Revise the stored records below by changing every "observation point" to "camera position", leaving everything else unchanged. Reproduce all of the records, but omit the pictures.

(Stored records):
>> Begin

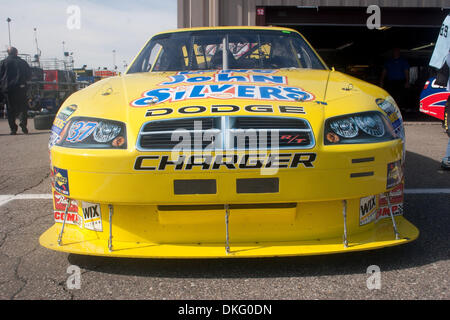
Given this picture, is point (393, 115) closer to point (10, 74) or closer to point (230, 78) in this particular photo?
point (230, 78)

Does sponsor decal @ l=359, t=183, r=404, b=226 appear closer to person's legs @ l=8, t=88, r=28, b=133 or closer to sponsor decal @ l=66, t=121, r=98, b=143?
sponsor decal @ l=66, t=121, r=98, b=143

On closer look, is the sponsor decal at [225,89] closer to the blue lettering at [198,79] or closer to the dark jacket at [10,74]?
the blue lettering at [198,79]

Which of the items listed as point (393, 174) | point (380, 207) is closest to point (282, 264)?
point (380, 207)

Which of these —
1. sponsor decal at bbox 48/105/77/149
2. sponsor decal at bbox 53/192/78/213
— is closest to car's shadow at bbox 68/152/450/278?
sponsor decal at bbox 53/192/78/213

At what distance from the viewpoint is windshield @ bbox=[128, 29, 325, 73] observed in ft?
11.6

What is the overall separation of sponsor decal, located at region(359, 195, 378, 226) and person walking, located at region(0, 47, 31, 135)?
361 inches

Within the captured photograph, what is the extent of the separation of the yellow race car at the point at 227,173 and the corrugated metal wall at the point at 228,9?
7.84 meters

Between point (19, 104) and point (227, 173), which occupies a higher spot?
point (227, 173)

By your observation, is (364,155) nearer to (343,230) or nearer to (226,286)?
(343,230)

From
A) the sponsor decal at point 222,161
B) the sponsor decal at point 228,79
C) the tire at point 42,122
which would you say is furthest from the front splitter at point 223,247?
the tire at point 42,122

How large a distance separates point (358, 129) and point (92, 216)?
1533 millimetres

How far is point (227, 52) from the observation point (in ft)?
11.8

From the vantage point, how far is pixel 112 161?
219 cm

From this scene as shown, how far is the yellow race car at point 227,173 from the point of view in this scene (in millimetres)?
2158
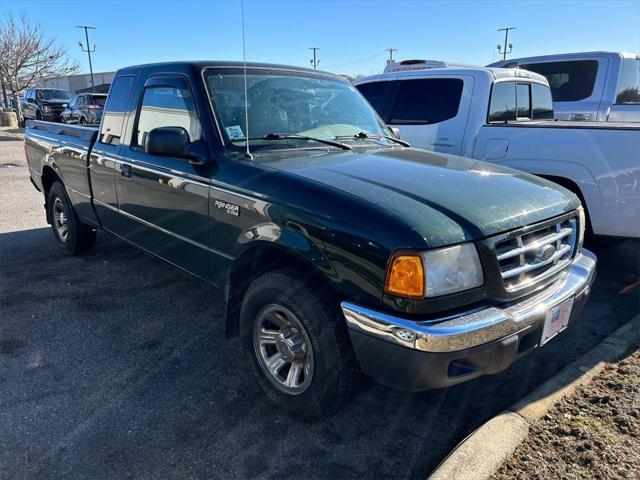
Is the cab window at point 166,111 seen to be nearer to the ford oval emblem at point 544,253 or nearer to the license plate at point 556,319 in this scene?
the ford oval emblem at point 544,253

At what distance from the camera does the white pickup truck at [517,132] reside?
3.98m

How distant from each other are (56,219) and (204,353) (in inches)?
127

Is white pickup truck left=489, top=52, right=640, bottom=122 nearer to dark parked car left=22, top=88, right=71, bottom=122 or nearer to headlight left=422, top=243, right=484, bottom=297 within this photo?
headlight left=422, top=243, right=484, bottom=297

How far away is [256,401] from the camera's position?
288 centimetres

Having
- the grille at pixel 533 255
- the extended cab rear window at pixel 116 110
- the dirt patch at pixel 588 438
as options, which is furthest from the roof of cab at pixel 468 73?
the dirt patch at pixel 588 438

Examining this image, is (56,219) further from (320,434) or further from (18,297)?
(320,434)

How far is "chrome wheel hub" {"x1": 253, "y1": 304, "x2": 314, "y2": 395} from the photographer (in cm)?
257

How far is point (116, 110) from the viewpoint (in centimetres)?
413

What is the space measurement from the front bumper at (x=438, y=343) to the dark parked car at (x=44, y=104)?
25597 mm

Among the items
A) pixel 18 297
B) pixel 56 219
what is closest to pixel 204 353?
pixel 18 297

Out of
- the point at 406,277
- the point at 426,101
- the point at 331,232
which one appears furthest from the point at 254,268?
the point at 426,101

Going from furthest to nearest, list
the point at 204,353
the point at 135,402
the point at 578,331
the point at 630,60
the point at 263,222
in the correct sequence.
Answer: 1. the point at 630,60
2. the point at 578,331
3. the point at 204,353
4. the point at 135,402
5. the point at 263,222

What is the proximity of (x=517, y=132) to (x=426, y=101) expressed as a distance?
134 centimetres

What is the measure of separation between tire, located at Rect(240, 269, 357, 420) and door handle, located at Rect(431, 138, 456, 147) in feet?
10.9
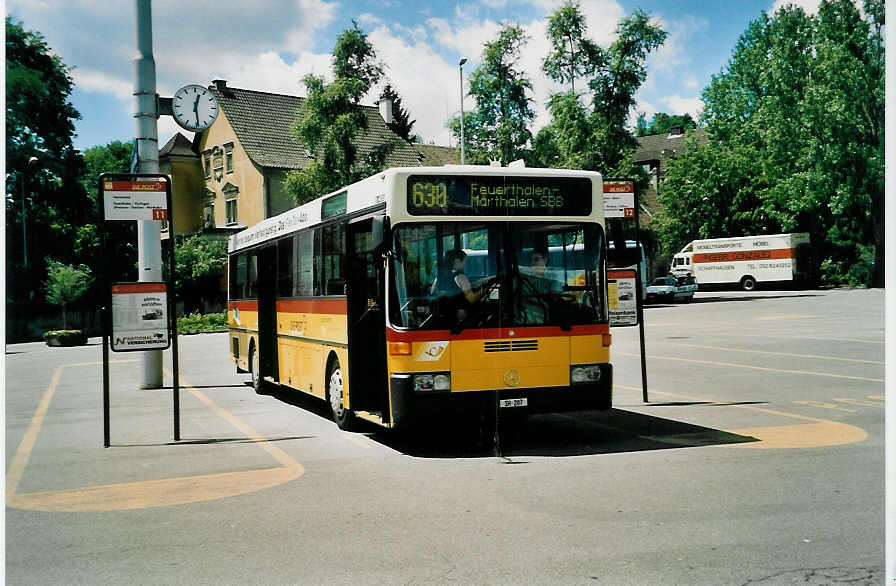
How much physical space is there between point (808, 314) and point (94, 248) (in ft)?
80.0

>> End

(Result of the task):
Given this picture, is point (393, 115) closer to point (10, 74) or closer to point (230, 78) in this particular photo?
point (230, 78)

Does sponsor decal @ l=359, t=183, r=404, b=226 appear closer to person's legs @ l=8, t=88, r=28, b=133 or closer to sponsor decal @ l=66, t=121, r=98, b=143?
sponsor decal @ l=66, t=121, r=98, b=143

On closer look, is the sponsor decal at [225,89] closer to the blue lettering at [198,79] or closer to the dark jacket at [10,74]?
the blue lettering at [198,79]

Which of the items listed as point (393, 174) | point (380, 207) is closest to point (282, 264)?
point (380, 207)

Which of these —
1. sponsor decal at bbox 48/105/77/149
2. sponsor decal at bbox 53/192/78/213
— is closest to car's shadow at bbox 68/152/450/278?
sponsor decal at bbox 53/192/78/213

At what distance from the viewpoint is windshield @ bbox=[128, 29, 325, 73] observed in ft?
11.6

What is the overall separation of sponsor decal, located at region(359, 195, 378, 226) and person walking, located at region(0, 47, 31, 135)?
361 inches

Within the captured photograph, what is the extent of the separation of the yellow race car at the point at 227,173 and the corrugated metal wall at the point at 228,9?
7.84 meters

Between point (19, 104) and point (227, 173), which occupies a higher spot?
point (227, 173)

By your observation, is (364,155) nearer to (343,230) or nearer to (226,286)?
(343,230)

From
A) the sponsor decal at point 222,161
B) the sponsor decal at point 228,79
C) the tire at point 42,122
which would you say is furthest from the front splitter at point 223,247?
the tire at point 42,122

How large a distance separates point (358, 129) and point (92, 216)?
1533 millimetres

How far is point (227, 52) from the camera position (in ft)?
11.8

From the vantage point, how far is pixel 112 161?
219 cm

From this scene as shown, how far is the yellow race car at point 227,173 from the point of view in this scene (in millimetres)?
2158
Is the cab window at point 166,111 seen to be nearer to the ford oval emblem at point 544,253 or nearer to the license plate at point 556,319 in this scene?
the ford oval emblem at point 544,253

At what distance from the camera does the white pickup truck at [517,132] reside?
3.98m

How distant from each other are (56,219) and (204,353) (in inches)?
127

Is white pickup truck left=489, top=52, right=640, bottom=122 nearer to dark parked car left=22, top=88, right=71, bottom=122 or nearer to headlight left=422, top=243, right=484, bottom=297 within this photo?
headlight left=422, top=243, right=484, bottom=297

How far away is [256,401] from the camera's position?
288 centimetres

Having
- the grille at pixel 533 255
- the extended cab rear window at pixel 116 110
- the dirt patch at pixel 588 438
as options, which is furthest from the roof of cab at pixel 468 73?
the dirt patch at pixel 588 438

Examining this image, is (56,219) further from (320,434) or further from (18,297)?
(320,434)

How far is "chrome wheel hub" {"x1": 253, "y1": 304, "x2": 314, "y2": 395} from the photographer (in cm)?
257

How far is point (116, 110) from the viewpoint (in centimetres)?
413

What is the space measurement from the front bumper at (x=438, y=343) to the dark parked car at (x=44, y=104)?
25597 mm

Among the items
A) pixel 18 297
B) pixel 56 219
what is closest to pixel 204 353?
pixel 18 297

Out of
- the point at 406,277
- the point at 426,101
- the point at 331,232
which one appears furthest from the point at 254,268?
the point at 426,101

Going from furthest to nearest, list
the point at 204,353
the point at 135,402
the point at 578,331
the point at 630,60
the point at 263,222
in the correct sequence.
Answer: 1. the point at 630,60
2. the point at 578,331
3. the point at 204,353
4. the point at 135,402
5. the point at 263,222

What is the proximity of (x=517, y=132) to (x=426, y=101) expressed as a distance?
134 centimetres

What is the measure of separation between tire, located at Rect(240, 269, 357, 420) and door handle, located at Rect(431, 138, 456, 147) in feet?
10.9
How much physical space is there between point (808, 314) and point (94, 248) (in ft)?
80.0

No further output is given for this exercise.